The MuST project aims to extract all domain-specific terms from a multilingual technical corpus as well as the semantic relationships between these terms. The automatic detection of synonymy and hyponymy links allows us to take an important step forward from a flat term list to a structured concept list. For the automatic terminology extraction and detection of semantic relations between the terms, we will use all available parallel corpora at hand without adding any external lexical resources. This turns it into a generic and language-independent approach, which will enable us to deploy it dynamically to new domains or documents.

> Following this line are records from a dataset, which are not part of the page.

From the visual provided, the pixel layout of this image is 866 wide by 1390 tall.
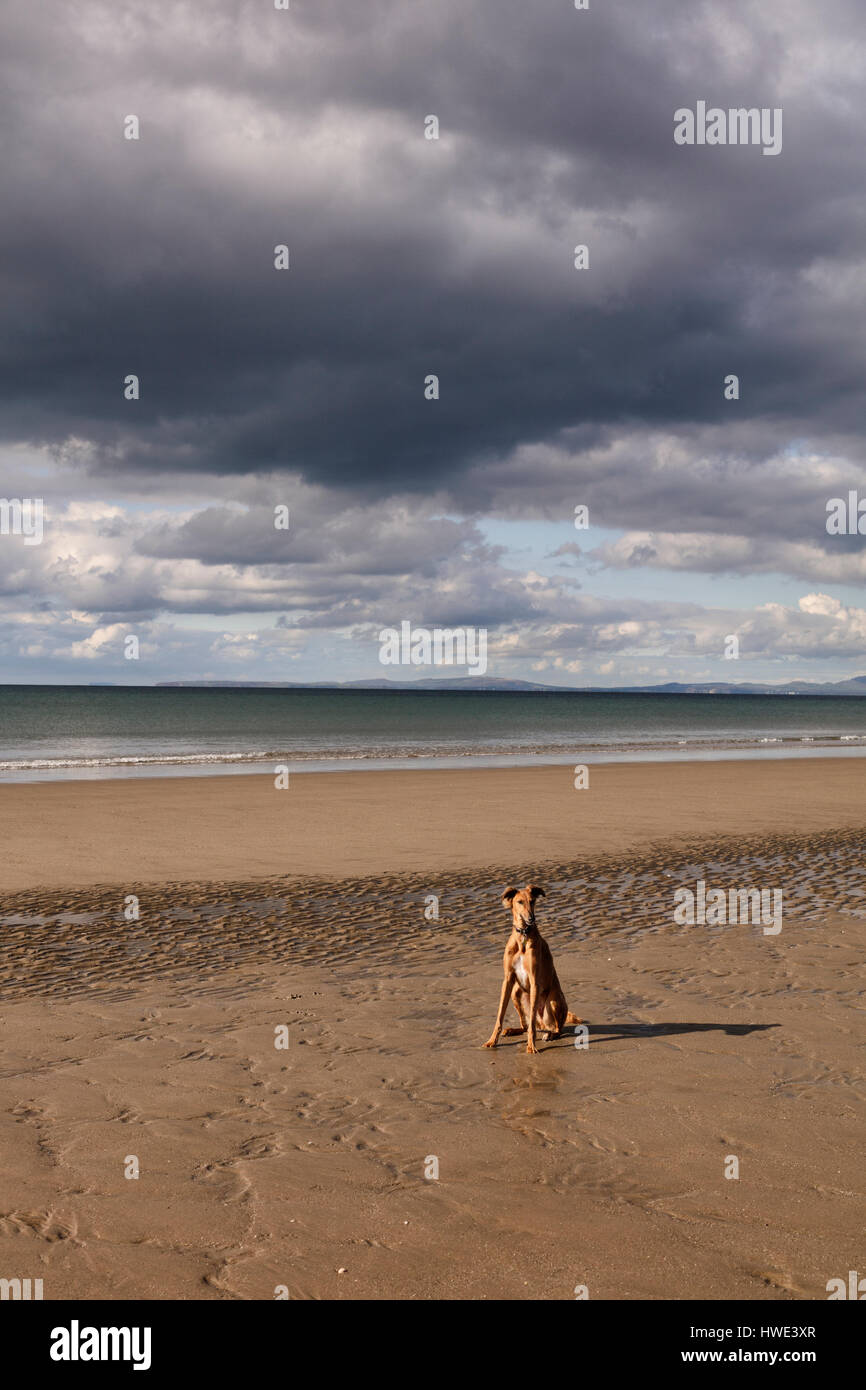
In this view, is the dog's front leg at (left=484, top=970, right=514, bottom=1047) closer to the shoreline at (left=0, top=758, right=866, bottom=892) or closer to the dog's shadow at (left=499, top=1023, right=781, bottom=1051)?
the dog's shadow at (left=499, top=1023, right=781, bottom=1051)

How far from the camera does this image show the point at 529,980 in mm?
8211

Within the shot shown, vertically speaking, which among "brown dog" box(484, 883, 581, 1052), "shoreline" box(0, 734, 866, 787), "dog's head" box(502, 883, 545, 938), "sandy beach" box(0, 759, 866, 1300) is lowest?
"sandy beach" box(0, 759, 866, 1300)

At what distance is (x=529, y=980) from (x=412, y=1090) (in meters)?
1.44

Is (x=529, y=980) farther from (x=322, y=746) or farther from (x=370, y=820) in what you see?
(x=322, y=746)

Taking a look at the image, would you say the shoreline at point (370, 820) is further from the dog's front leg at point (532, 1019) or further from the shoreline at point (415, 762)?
the dog's front leg at point (532, 1019)

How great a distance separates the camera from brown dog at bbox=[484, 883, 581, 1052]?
8086 mm

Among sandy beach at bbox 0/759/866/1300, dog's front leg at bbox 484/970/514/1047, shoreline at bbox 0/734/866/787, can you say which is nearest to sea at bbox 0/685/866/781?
shoreline at bbox 0/734/866/787

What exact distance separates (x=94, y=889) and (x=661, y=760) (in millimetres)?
32304

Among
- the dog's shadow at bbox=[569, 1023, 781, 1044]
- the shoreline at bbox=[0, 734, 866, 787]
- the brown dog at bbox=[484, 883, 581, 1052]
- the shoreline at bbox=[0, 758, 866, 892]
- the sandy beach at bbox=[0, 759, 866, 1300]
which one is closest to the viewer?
the sandy beach at bbox=[0, 759, 866, 1300]

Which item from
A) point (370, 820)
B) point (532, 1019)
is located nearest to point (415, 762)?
point (370, 820)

The bilingual terminology-extraction is carried out with a previously developed terminology extraction tool that generates bilingual term pairs from a parallel corpus (Lefever et al. 2009). For the automatic detection of synonyms, a distributional approach will be combined with a multilingual method. This distributional approach starts from the hypothesis that semantically related words occur in similar contexts. By comparing the context and syntactic information of terms, we can distinguish semantically related terms in the term list. For the multilingual approach, we apply a previously developed approach for word sense disambiguation using parallel corpora (Lefever et al. 2011). In order to automatically extract hyponymy relations, we develop an algorithm that adapts an existing pattern-based approach (Hearst 1992) to a multilingual context and that further optimizes the results by means of comparable corpora.

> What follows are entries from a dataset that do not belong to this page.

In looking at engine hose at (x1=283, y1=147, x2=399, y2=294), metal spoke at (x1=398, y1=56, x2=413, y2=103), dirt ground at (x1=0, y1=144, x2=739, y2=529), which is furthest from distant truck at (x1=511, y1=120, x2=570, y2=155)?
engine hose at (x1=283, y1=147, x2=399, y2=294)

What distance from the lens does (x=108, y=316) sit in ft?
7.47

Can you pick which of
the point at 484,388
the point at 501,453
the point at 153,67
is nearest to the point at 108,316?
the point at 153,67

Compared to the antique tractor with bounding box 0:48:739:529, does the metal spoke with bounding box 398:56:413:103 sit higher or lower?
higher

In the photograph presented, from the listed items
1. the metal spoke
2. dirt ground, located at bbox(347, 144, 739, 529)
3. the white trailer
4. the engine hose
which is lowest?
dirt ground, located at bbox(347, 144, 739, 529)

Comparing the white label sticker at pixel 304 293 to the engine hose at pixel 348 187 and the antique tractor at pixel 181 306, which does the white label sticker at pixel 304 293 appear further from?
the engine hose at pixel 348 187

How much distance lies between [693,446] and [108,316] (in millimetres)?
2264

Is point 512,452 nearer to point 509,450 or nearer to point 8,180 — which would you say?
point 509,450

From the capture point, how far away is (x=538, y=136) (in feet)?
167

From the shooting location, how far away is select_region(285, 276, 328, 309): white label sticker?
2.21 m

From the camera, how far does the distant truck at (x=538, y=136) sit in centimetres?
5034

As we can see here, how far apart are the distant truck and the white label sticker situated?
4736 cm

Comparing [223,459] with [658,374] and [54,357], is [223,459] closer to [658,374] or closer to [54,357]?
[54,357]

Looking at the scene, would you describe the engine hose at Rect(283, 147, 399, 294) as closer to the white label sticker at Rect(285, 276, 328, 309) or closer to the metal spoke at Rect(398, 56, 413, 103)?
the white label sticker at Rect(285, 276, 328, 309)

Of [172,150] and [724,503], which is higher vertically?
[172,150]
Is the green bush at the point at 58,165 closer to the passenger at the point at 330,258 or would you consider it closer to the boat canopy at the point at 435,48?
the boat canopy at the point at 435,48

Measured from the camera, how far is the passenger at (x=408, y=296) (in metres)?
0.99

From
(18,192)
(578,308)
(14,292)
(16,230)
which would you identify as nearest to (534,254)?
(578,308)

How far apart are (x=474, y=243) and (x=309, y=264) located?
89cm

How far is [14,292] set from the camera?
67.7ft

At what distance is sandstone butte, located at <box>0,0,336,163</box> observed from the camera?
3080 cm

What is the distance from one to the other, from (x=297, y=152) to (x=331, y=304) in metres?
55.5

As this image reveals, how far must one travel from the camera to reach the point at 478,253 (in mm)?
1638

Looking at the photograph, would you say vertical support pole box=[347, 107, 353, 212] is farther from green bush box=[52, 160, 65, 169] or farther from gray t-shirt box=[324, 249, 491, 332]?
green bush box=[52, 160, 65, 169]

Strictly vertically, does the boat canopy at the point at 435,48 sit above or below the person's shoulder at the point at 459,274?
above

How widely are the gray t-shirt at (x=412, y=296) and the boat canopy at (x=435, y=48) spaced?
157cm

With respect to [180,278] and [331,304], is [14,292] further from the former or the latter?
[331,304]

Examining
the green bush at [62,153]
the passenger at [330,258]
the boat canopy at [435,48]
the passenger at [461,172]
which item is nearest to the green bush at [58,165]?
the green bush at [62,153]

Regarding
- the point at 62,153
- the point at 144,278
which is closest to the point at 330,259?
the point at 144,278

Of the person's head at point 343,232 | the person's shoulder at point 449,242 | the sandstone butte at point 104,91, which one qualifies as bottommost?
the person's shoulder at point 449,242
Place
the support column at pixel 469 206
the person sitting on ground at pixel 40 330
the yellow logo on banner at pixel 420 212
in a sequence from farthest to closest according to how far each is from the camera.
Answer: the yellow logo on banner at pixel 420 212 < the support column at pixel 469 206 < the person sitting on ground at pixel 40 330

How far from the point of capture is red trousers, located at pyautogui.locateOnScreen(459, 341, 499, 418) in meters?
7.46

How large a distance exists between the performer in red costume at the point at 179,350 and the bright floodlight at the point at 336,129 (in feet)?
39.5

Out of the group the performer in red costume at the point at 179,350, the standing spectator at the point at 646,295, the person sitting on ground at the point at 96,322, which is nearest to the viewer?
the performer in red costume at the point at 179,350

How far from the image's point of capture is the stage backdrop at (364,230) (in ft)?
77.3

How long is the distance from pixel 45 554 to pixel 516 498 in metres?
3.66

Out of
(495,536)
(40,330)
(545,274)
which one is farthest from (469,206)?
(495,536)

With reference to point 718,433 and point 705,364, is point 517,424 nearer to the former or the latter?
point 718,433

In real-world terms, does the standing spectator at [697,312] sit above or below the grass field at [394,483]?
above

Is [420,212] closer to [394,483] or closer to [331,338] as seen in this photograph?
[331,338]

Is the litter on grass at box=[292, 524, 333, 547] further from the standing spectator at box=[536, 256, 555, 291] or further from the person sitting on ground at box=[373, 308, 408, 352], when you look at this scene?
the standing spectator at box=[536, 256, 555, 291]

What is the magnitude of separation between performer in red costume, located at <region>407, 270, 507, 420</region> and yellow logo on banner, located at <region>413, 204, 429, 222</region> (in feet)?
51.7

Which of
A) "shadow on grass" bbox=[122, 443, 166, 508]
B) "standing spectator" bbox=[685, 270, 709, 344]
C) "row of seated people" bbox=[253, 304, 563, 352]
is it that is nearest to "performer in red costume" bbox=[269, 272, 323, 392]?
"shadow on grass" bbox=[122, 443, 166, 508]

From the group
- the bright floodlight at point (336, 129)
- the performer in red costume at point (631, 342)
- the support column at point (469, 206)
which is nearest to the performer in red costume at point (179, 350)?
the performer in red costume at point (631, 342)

Lefever, E., Macken, L., and Hoste, V. (2009). Language-independent bilingual terminology extraction from a multilingual parallel corpus. Proceedings of the 12th Conference of the European Chapter of the Association for Computational Linguistics. The Association for Computational Linguistics, Athens, Greece.

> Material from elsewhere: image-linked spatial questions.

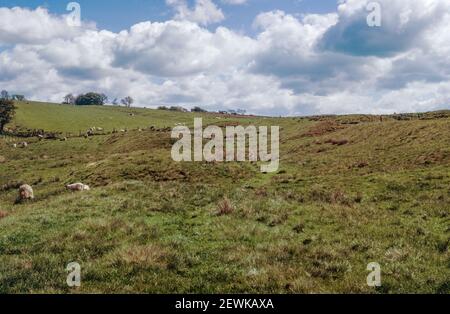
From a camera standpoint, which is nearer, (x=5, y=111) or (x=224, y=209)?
(x=224, y=209)

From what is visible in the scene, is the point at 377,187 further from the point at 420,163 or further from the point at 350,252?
the point at 350,252

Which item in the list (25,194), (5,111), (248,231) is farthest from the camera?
(5,111)

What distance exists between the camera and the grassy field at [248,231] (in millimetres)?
12031

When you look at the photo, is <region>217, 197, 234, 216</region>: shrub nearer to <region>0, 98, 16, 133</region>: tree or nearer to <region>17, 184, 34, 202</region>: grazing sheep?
<region>17, 184, 34, 202</region>: grazing sheep

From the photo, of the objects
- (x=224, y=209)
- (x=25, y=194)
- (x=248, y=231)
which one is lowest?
(x=25, y=194)

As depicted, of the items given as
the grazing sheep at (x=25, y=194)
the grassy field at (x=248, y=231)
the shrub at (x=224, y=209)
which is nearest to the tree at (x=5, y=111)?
the grassy field at (x=248, y=231)

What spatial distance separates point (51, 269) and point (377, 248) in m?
10.4

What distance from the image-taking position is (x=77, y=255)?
14.6 meters

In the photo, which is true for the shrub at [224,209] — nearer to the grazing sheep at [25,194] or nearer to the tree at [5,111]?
the grazing sheep at [25,194]

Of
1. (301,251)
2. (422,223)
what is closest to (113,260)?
(301,251)

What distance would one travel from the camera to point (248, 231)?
17594 mm

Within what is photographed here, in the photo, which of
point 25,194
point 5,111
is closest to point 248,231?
point 25,194

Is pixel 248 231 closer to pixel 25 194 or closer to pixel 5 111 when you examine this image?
pixel 25 194
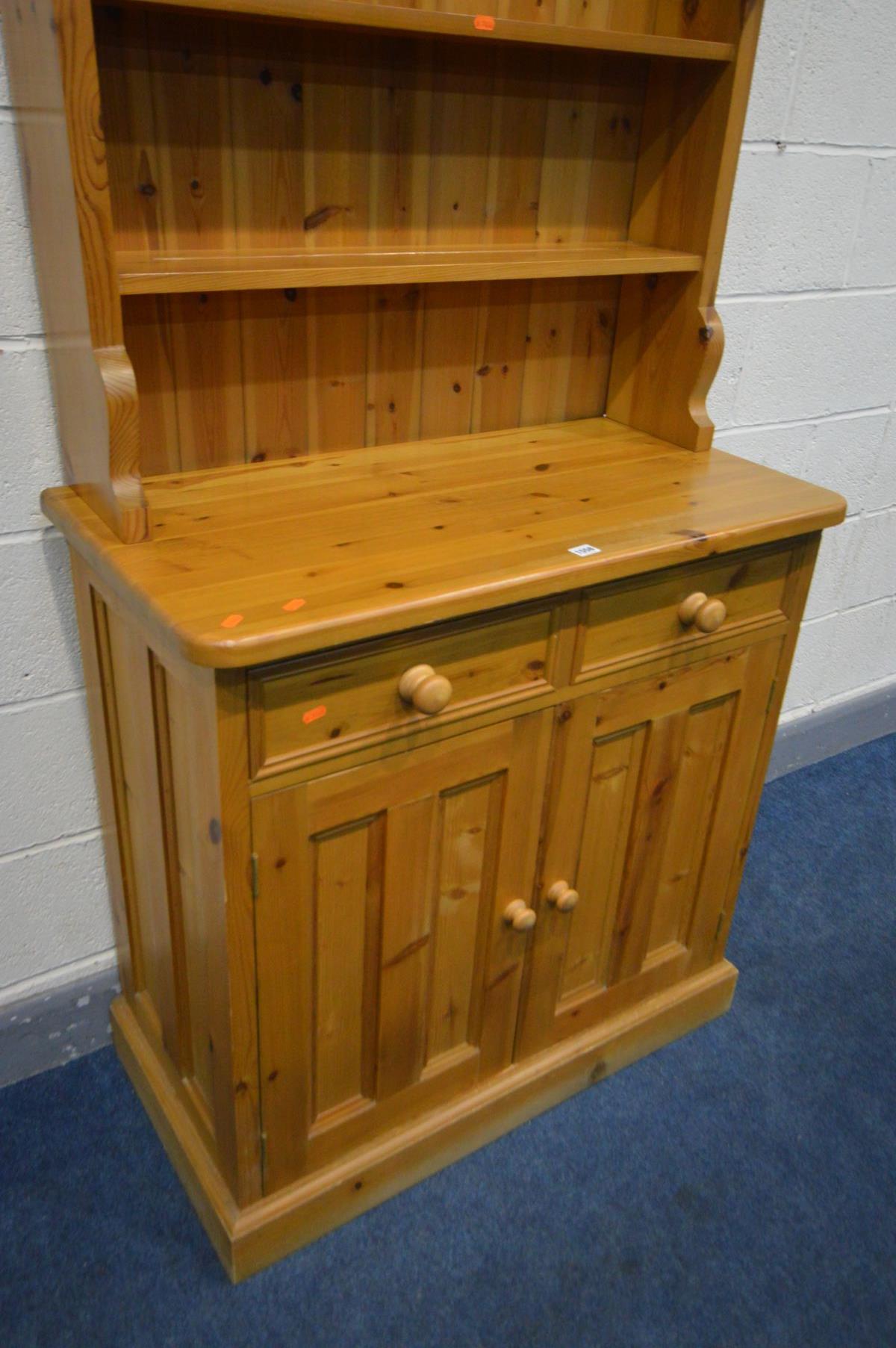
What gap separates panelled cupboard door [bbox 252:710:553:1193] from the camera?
3.85 ft

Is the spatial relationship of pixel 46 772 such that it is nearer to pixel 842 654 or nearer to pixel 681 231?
pixel 681 231

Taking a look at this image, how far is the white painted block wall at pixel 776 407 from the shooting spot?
134cm

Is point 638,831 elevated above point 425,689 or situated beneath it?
situated beneath

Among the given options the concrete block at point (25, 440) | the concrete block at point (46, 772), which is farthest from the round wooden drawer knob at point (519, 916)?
the concrete block at point (25, 440)

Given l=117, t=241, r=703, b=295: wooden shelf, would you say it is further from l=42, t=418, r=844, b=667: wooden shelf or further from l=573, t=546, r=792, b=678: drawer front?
l=573, t=546, r=792, b=678: drawer front

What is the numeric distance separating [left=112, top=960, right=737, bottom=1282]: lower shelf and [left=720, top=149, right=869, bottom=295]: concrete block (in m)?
1.20

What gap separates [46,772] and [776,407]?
1.46 m

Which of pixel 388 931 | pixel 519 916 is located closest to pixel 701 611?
pixel 519 916

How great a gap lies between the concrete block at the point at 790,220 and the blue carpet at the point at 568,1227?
129cm

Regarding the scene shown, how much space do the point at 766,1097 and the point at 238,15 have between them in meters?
1.63

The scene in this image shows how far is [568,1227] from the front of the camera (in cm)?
147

Lefever, E., Hoste, V. and De Cock, M. (2011). ParaSense or how to use Parallel Corpora for Word Sense Disambiguation. Proceedings of the 49th Annual Meeting of the Association for Computational Linguistics: Human Language Technologies. Portland, Oregon, USA.
Hearst, M. (1992). Automatic acquisition of hyponyms from large text corpora. Proceedings of the International Conference on Computational Linguistics (COLING-1992), 539-545. Nantes, France.